We don’t mean to pit these acts against each other; it’s just, well, Judas Priest, LL Cool J and Depeche Mode aren’t likely to make it. And you can forget about obscure trailblazer Sister Rosetta Tharpe, who’s old enough to have influenced Elvis and used to score big on Billboard’s Race Records chart when there was such a thing. Never mind the fact her electric guitar playing helped turn gospel into the blues and made rock, the very thing the Hall’s supposed to be honoring and preserving, possible. You can probably forget about R&B stalwarts Rufus and Chaka Khan again (Chaka’s third nom in a row and her band’s second altogether), too, and these folks are just a start for women of color making it into the Hall. (And, really, who even knows if Simone is a lock — though there will be a riot if she isn’t.)

As for the warmed-over white dudes that typically crowd these sorts of spaces, they’re still in the way of others’ glory: Bon Jovi and Dire Straits both seem like obvious inductees following the precedent set by 2017 inductees (and schlock gods) Journey. We may even see the Knights of White Satin themselves, the Moody Blues, swipe Rage’s rightful place, never mind NOLA groove hypnotists the Meters. (Pitchfork’s predictions put the prog oldies down as a “definite.”) But except for those guys, we can at least take comfort in the fact that even 2018’s less vital nominees are mostly worthy.

The Cars and J. Geils Band (who lost its namesake member in April) are still pretty cool for bands who more or less hung it up before 1990 and had a decent impact on new wave and MTV, respectively. MC5 was never as iconic as its Motor City brother Iggy Pop, but it set a new standard for the volume and velocity of garage rock. The Zombies’ 1968 peak Odessey and Oracle is a great psych-pop relic. And Kate Bush, Depeche Mode, Chaka Khan, Eurythmics and Dire Straits is a fairly solid cross-section of the Hall’s least favorite decade. The problem is, only Dire Straits, the oldest, whitest, and male-est of anyone named in this paragraph, stands a real chance of being inducted.

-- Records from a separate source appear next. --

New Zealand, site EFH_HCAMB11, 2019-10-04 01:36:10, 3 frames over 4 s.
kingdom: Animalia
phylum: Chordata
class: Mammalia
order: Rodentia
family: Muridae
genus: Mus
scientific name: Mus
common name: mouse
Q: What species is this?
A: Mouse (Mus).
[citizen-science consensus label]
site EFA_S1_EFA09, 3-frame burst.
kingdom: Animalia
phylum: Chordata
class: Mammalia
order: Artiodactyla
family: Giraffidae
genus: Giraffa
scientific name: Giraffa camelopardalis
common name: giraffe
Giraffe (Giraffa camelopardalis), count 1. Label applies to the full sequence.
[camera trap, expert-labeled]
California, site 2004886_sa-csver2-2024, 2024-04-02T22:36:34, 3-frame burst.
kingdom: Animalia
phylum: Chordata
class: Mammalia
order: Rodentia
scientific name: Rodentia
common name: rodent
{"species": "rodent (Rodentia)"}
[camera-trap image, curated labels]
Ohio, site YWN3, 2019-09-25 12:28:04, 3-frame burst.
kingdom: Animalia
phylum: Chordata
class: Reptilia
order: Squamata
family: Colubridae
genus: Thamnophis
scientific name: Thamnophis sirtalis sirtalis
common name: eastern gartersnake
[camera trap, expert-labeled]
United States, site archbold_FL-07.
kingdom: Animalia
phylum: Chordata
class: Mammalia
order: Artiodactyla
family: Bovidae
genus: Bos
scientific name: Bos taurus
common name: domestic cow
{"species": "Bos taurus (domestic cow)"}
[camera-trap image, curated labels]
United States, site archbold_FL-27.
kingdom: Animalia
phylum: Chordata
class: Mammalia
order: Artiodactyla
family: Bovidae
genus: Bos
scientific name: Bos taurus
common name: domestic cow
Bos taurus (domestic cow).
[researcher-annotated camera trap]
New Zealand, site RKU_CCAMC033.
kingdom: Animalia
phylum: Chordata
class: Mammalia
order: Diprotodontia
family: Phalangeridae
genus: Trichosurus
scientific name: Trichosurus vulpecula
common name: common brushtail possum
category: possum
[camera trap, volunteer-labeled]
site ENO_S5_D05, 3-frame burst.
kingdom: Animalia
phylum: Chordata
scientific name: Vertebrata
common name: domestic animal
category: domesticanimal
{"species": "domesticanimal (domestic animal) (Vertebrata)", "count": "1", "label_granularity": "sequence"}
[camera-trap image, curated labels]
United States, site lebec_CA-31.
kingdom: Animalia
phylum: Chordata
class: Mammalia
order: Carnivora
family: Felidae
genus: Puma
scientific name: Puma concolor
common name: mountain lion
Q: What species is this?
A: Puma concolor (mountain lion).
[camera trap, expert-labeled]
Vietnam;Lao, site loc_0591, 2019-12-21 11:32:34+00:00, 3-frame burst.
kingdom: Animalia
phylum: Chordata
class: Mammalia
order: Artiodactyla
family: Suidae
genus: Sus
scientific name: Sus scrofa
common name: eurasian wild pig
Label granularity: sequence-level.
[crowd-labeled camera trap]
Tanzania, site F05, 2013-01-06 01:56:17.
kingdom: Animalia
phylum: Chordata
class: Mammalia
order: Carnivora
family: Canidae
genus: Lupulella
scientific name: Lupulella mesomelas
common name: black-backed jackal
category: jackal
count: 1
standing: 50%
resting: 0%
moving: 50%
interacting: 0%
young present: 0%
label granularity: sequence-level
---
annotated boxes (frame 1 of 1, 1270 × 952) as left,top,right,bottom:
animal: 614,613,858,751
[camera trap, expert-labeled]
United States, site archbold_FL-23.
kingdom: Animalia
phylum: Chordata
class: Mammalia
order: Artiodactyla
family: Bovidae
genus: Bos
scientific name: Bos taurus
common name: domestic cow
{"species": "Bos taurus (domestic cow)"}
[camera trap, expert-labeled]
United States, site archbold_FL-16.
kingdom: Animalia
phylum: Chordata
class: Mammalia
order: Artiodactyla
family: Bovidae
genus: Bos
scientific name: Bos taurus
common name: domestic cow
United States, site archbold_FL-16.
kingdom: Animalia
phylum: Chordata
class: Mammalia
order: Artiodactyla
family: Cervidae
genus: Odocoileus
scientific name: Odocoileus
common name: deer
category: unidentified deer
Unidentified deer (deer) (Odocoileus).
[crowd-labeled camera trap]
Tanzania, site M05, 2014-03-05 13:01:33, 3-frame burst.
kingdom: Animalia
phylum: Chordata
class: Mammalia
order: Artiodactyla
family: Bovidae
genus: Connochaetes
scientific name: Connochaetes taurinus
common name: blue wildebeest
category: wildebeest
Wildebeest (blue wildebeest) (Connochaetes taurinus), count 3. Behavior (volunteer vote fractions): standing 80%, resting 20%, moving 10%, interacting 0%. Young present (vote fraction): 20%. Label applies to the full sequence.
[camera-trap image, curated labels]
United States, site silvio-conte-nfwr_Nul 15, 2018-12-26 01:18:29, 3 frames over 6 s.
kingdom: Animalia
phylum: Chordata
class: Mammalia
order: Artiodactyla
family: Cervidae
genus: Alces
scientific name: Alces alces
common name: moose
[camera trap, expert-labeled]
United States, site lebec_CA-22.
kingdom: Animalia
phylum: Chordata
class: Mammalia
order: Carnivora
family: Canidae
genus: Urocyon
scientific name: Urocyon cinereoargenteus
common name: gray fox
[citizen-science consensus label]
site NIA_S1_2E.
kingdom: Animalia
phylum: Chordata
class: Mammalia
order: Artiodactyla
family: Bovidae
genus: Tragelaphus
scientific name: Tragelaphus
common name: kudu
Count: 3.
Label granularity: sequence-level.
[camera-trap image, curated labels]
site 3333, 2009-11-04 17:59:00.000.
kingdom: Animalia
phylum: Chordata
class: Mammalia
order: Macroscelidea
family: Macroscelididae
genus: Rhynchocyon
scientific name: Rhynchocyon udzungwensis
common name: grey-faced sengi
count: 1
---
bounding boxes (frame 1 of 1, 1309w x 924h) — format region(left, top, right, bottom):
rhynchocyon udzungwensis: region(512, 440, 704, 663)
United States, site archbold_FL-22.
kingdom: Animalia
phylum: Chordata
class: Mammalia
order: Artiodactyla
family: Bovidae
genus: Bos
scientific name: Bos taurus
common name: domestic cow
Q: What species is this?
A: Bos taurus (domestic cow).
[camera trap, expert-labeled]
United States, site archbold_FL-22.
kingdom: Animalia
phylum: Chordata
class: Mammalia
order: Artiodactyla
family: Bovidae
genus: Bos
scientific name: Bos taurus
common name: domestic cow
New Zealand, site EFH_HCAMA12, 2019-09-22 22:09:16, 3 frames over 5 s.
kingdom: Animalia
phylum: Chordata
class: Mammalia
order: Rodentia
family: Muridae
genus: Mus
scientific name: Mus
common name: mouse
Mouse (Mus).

That’s the problem, ultimately. Like our country’s sorry electoral system, of all things, there are two hurdles to clear: the nomination committee and voters. Though unlike, say, the DNC, we’re finally seeing some inroads toward a better future. Ahmir “Questlove” Thompson (of virtuosic rap history professors the Roots) and Tom Morello (of 2018 nominees Rage Against the Machine) are two current committee members who have the taste and the political savvy to correct for blind spots, like no Nina Simone and neither one is a white guy. They both command enough influence in 2017 that even Morello, who came up as a rap-metal flash guitarist, has now performed alongside Bruce Springsteen, the dad-rock emperor that nominating committee chairman Jon Landau has managed for 43 years. So maybe Landau will hear him out.

It’s saying something that the boldest artists on the longlist with a real shot are Radiohead and Rage Against the Machine, male-identified groups with only the latter sort of breaking the racial barrier. Regardless of the fact that Morello and Rage frontman Zack de la Rocha come from non-white backgrounds, it’s still going to be weird to have a rap-fusion act in the Hall before actual hip-hop idols like LL Cool J.

We can take comfort in the knowledge that both are great bands — and the fact that all of this only matters as much as we let it. Rage’s first two albums are still everything that was actually great about different strains of ’90s aggro jammed together. But there’s no denying the feeling of validation that those influenced by a troubled, storied icon like Nina Simone, would receive upon cementing her legacy in a pantheon that has long shut people like her out. After all, “Mississippi Goddam” raged against the machine before any of us existed.